I lucked out and paid $200 plus tax at J and R. For this price it was a must-have item. For the price I haven't been disappointed in it's performance. 

It really excells in frequencies higher than 25hz. Before help from the BFD this is what my SPL-meter measured at listening position (room dimensions 13'Lx10'Wx8'H)

Dark purple line was actual measured output. Light purple line is REW's estimated response after BFD filters.








This is after EQ









A much improved experience with EQ. This sub has the power to really slam you in the chest in the most audible bass ranges but has absolutely no intentions of reaching into infrasonics by design. A good sub for the money i'd say. Recommended if it can be had for less than it's MSRP of 449.99. 

The presents are cool if you dont have EQ available. I'd stick to movies preset if you're after the most output and extension at the cost of some SQ. Jazz/Classical sounds best for music only, and this is the suggested profile to use with external EQ (BFD for example). The jazz/classic profile is the profile that seems to follow the natural roll-off of the design and possibly uses the least internal EQ of all the available profiles.

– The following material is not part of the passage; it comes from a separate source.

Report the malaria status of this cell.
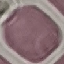
It is uninfected.

Thin blood film. Automatically extracted cell patch, resized to 64 × 64 pixels. Giemsa-stained preparation. Acquired by smartphone through the microscope eyepiece.Identify the preparation type.
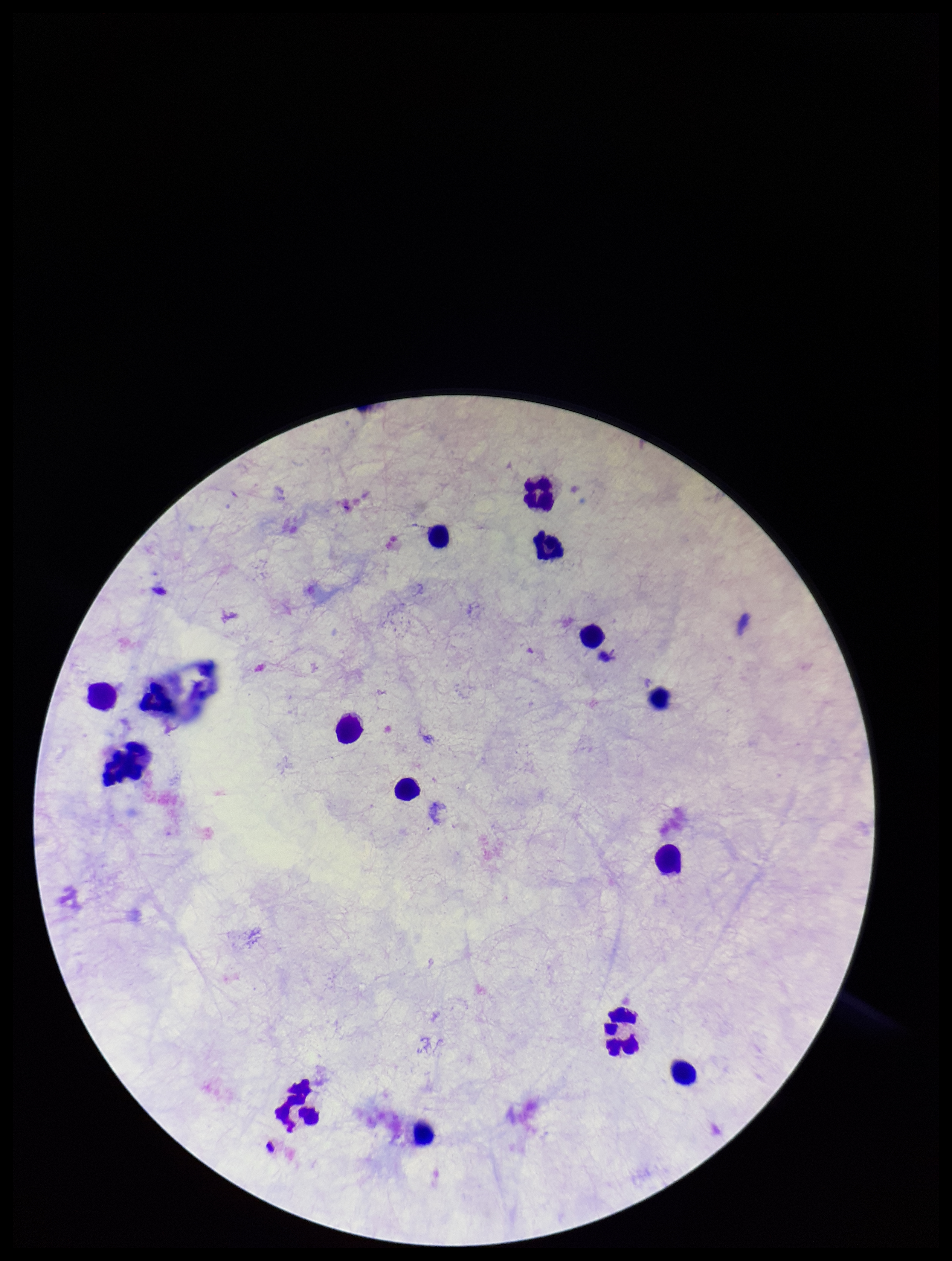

Cosmetics are good. It's got a Piano black gloss top. The other sides are some type of black laminate vinyl. The blue digital lights draw attention to the top of the sub. This is where the volume control is located along with preset selection.

Overall good product if you aren't expecting Infrasonic bass.


----------



## Wayne A. Pflughaupt (Apr 13, 2006)

Response to 25 Hz with a $200 10-in. sub – hard to find fault with that!

Regards,
Wayne


----------



## Sonnie (Apr 11, 2006)

Definitely... 200 bucks! That's a bargain indeed.

Good mini-review... and nice job on getting that response worked out.


----------



## Jack Gilvey (May 8, 2006)

You really broke it down for the crew, slick. Word.


----------